Сыр оказался острым, пахучим, соленым, с голубой плесенью. Высушенные и скрученные капустные листья были смазаны внутри свиным салом.
Я так проголодалась, что все эти запахи показались мне райскими. Я быстро набила живот, но мне тут же страшно захотелось пить.
— У окна стоят бочонки, — сказала Танцовщица. — Они наполнены дождевой водой; возможно, вода застоялась. — Она снова склонилась надо мной. — Я должна идти, чтобы меня увидели. Никто не должен подозревать, что я имею какое-то отношение к последним событиям в доме Управляющего. Ты останешься здесь. Будешь сидеть совершенно тихо?

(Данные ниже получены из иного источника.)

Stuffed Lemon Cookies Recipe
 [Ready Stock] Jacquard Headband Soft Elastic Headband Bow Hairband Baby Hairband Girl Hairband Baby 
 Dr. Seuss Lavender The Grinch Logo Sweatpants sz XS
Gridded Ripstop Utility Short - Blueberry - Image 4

— Да, — пробормотала я с набитым капустой ртом.
— Как бы ты ни злилась и какое бы отчаяние ни испытывала, не топай ногами и ничего не швыряй. Утром на склад придут рабочие; они могут тебя услышать.
Я посмотрела на свои руки, полные недоеденных капустных листьев, и подумала: «Госпожа Тирей больше никогда не будет есть!»
— Да, госпожа.
— Как только все немного успокоится, я вернусь. Скорее всего, завтра ночью. Возможно, со мной придет и Федеро.

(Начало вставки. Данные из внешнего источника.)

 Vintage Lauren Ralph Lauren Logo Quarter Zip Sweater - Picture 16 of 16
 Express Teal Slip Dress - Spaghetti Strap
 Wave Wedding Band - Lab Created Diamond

Сердце у меня екнуло — тогда я еще удивилась почему. В то время даже друзья казались мне обузой.
— Я буду сидеть тихо.
— Надеюсь. — Она погладила меня по голове. — Мы позаботимся о том, чтобы ты не голодала. Правда, не знаю, сколько нам осталось.
— Спокойной ночи, — сказала я, и она ушла.

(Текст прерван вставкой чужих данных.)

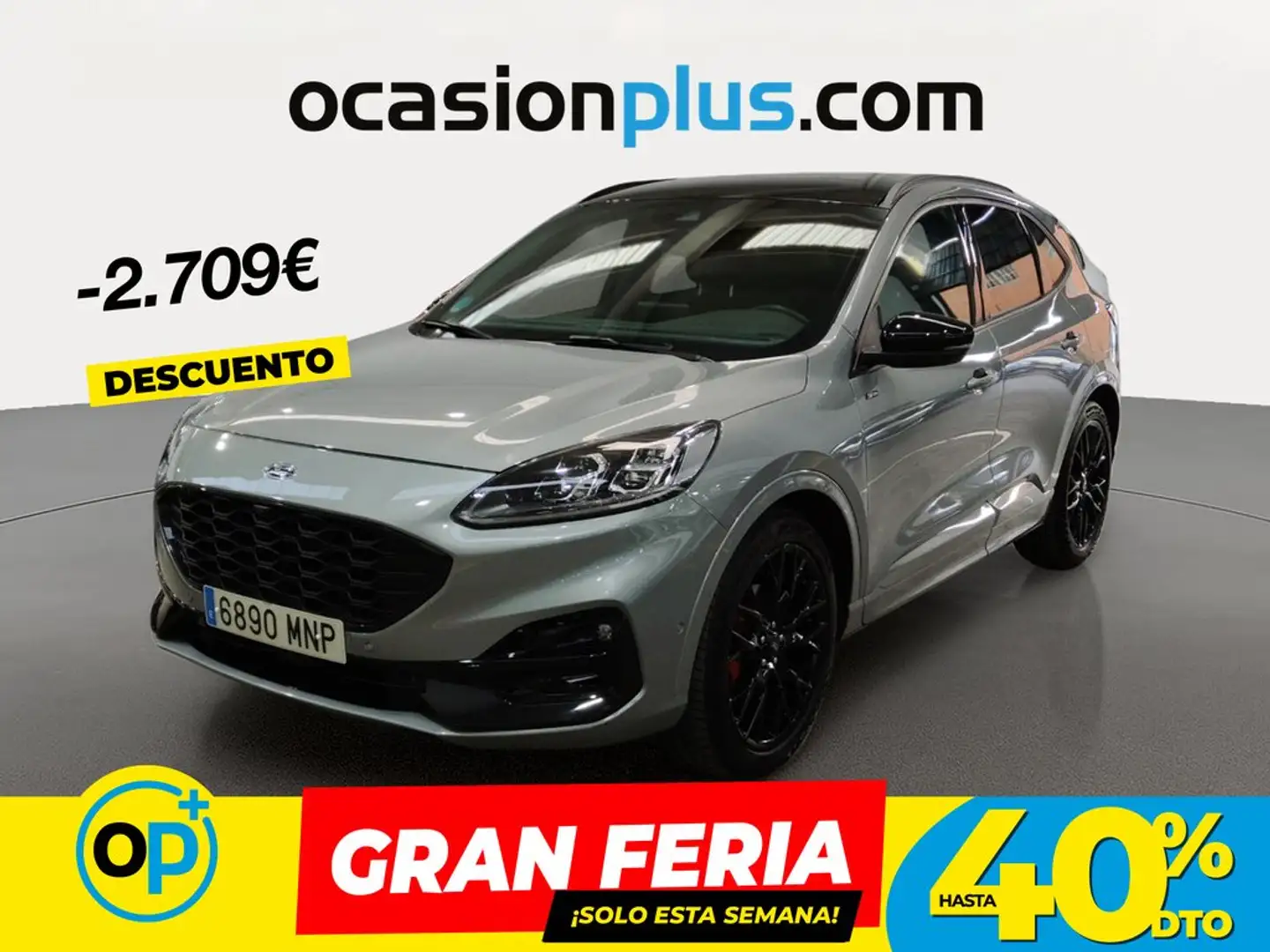 Ford Kuga 2.5 Duratec FHEV ST-Line X 4x2 Aut. Gris - 1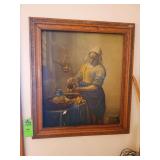 Framed picture about 26 in x 24 in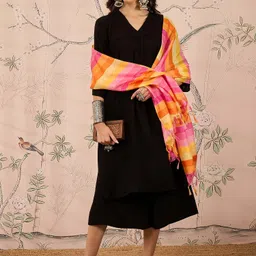 InWeave Women Regular Kurta with Palazzos & With Dupatta-46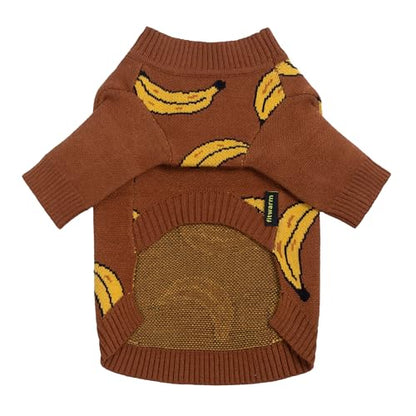 Fitwarm Banana Dog Sweater, Thermal Dog Winter Clothes for Small Dogs Boy Girl, Pet Outfit, Brown, Yellow, Small - color: Banana, size: Small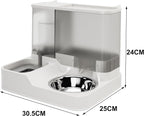 Automatic 2-in-1 Pet Feeder & Water Dispenser - Self-Serving Bowl for Dogs and Cats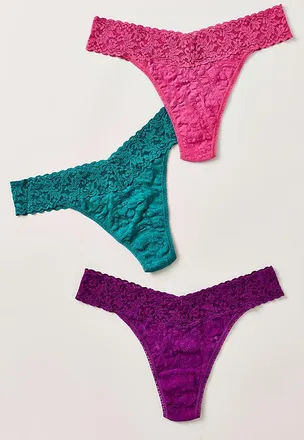 Hanky Panky Original Rise Thong, Set of 3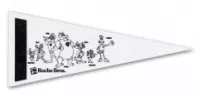 4" x 10" "Color Me" Pennants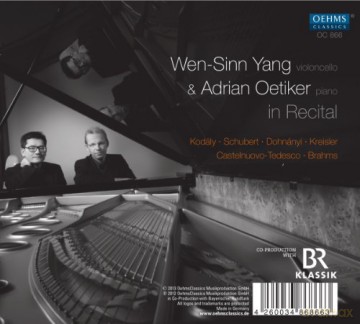 Yang,Wen-Sinn: Cellorecital [CD]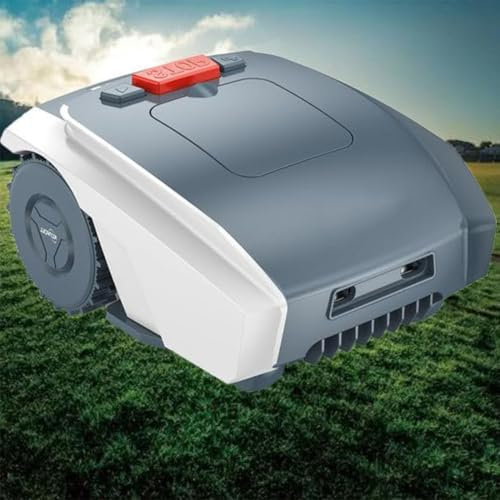 GJBMXSM Robot Tondeuse Intelligente avec Système De Guidage,Tondeuse à Gazon Robotisée avec Auto-Installation Et Technologie De Tonte Intelligente Ultra-Silencieuse pour Petites Et Moyennes Pelouses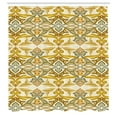 thumbnail image 3 of Ambesonne Autumn Damask Shower Curtain, Retro Classic Motifs, 69"Wx75"L, Eggshell and Multicolor, 3 of 5
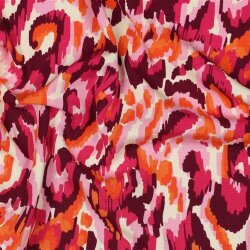 Viskose STRETCH IKAT - FUCHSIA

Во сне пришли лишь воспоминания о смерти. Я не слишком хорошо сплю и по сию пору, но та ночь стала худшей в моей жизни. Не помню, видела ли я сны до того, как Федеро в первый раз увез меня от отца. Говорят, сны у малышей неотчетливы, как и их мысли, но это, скорее всего, неправда. Мои мысли были вполне отчетливыми даже в раннем детстве. Я точно знала, чего я хочу и чего не хочу.
Позже мне снилось прошлое, Стойкий, бабушка и мои детские игры в полях и канавах. Те сны были наполнены горечью потери и сожалением. Я становилась старше, и мое обучение делалось все сложнее; я часто видела во сне то, чем занималась днем, — бесконечные батоны хлеба выскакивали из печи, новые страницы книги появлялись перед глазами быстрее, чем я прочитывала предыдущие…
Однако в ту ночь я видела только одно: смерть. Может быть, я когда-то убила и бабушку? Кстати, отчего умерла моя мать?! Снова и снова голова госпожи Тирей прыгала, как мячик, после моего удара, и склонялась набок под неестественным углом. Я снова чувствовала идущий от нее предсмертный смрад, когда у нее опорожнился кишечник. Она испуганно дернулась всем телом, как будто не могла защищаться, как живой человек, пусть даже и нетренированный.